# Systematic Review of Large Language Models in Maternal and Child Health: A New Milestone in Medical AI Applications

> This article provides an in-depth analysis of a systematic literature review on the application of large language models (LLMs) in the field of maternal and child health. It explores specific application scenarios of LLMs in clinical practice, medical education, and clinical decision-making, analyzes their impact on patient safety, and looks forward to the future development direction of medical AI.

- 板块: [Openclaw Llm](https://www.zingnex.cn/en/forum/board/openclaw-llm)
- 发布时间: 2026-04-27T00:10:56.000Z
- 最近活动: 2026-04-27T00:18:14.774Z
- 热度: 150.9
- 关键词: 大语言模型, 母婴健康, 医疗AI, 系统性综述, 临床决策支持, 患者安全, 医学教育, 人工智能医疗
- 页面链接: https://www.zingnex.cn/en/forum/thread/ai-309a8671
- Canonical: https://www.zingnex.cn/forum/thread/ai-309a8671
- Markdown 来源: floors_fallback

---

## [Introduction] Systematic Review of Large Language Models in Maternal and Child Health: New Exploration of Medical AI

This article summarizes a systematic review on the application of large language models (LLMs) in the field of maternal and child health. It focuses on exploring specific scenarios of LLMs in clinical practice, medical education, and clinical decision-making, analyzes their impact on patient safety, and looks forward to the future development direction of medical AI. This review provides a reference for understanding the current status and challenges of LLMs in the field of maternal and child health.

## Research Background: The Specificity of Maternal and Child Health and the Application Needs of LLMs

Maternal and child health is a sensitive and complex field in the medical system, covering multiple links from pre-pregnancy consultation to postnatal care, which requires precise and personalized information support.
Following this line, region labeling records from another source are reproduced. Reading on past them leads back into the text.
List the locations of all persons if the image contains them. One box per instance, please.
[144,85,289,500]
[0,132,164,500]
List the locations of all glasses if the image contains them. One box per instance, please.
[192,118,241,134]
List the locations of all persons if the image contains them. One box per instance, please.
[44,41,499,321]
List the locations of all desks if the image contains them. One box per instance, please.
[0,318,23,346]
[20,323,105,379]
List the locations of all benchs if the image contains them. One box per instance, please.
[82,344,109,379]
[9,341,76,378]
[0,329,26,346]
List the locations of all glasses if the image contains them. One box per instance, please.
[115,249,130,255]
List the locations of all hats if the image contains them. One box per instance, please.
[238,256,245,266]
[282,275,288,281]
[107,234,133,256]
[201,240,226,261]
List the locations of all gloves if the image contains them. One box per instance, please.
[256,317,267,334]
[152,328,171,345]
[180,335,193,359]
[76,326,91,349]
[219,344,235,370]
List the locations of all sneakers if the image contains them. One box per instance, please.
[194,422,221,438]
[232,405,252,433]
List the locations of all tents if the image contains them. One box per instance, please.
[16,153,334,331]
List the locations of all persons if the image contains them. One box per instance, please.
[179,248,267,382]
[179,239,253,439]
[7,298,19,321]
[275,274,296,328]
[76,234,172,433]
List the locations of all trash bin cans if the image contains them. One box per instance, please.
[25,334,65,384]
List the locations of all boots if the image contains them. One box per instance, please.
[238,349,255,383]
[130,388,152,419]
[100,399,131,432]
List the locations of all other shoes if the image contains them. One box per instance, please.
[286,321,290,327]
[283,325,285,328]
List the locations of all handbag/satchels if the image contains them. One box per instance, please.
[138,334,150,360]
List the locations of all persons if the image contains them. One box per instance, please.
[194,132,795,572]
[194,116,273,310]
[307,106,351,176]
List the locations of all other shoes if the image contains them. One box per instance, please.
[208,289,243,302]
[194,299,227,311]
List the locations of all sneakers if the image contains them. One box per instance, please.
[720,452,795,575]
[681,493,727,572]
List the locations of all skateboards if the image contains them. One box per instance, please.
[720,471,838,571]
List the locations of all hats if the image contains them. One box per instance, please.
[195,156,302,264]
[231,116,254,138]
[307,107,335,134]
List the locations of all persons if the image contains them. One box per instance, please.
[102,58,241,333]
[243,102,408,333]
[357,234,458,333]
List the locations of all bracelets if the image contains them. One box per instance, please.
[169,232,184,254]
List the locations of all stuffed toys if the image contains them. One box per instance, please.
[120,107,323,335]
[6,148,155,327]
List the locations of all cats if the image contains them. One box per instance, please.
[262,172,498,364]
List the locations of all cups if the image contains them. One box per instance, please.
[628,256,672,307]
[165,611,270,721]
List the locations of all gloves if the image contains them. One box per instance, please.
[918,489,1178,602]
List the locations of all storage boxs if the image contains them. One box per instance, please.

Traditional medical information systems are difficult to meet dynamic needs, while the natural language understanding and generation capabilities of LLMs can fill this gap.

## Research Methods: Rigorous Systematic Literature Search Design

This review adopts a rigorous systematic literature search, covering multiple academic databases and gray literature, focusing on four core issues: 1. Specific scenarios where medical personnel use LLMs in the field of maternal and child health; 2. Actual effects of applications; 3. The role of LLMs in medical education; 4. Impact on patient safety and potential risks.

## Application Scenarios: Multidimensional Value in Clinical Practice, Education, and Decision-Making

**Clinical Practice Support**: Assist in medical history collection to generate structured medical records, provide personalized diagnosis and treatment suggestions (e.g., gestational diabetes management), and translate medical terms into plain language to facilitate patient communication.
**Medical Education**: Simulate clinical scenarios for trainees to practice core skills, and generate realistic case discussion materials to cultivate clinical thinking.
**Clinical Decision Support**: As a source of "second opinion", it assists in the diagnosis and treatment ideas and evidence synthesis of rare/difficult cases, supplementing doctors' judgments.

## Patient Safety: Opportunities and Risks Coexist

**Potential for Improvement**: Standardized information processing reduces human errors, real-time monitoring and early warning of risks, and assists in checking drug doses and interactions to ensure medication safety.
**Potential Risks**: LLM "hallucinations" may generate incorrect information; medical data privacy and security issues; training data bias leading to algorithmic bias that exacerbates medical inequality.

## Future Directions: Technological Breakthroughs and Construction of Regulatory and Ethical Frameworks

**Technological Improvements**: Combine Retrieval-Augmented Generation (RAG) to reduce hallucinations, enhance decision interpretability, and improve personalized recommendation capabilities (combining individual information such as genomics).
**Regulation and Ethics**: Establish technical standards and access thresholds; define the boundary of responsibility between AI assistance and doctors; improve the patient informed consent mechanism.

## Conclusion: LLM-Assisted Healthcare, Serving People is the Ultimate Goal

The application of LLMs in the field of maternal and child health is in a stage of rapid development. They are powerful assistants for medical staff but cannot replace human professional judgment and humanistic care. The ultimate goal of the technology is to serve maternal and child health, so that every mother and newborn can receive safe and high-quality medical care.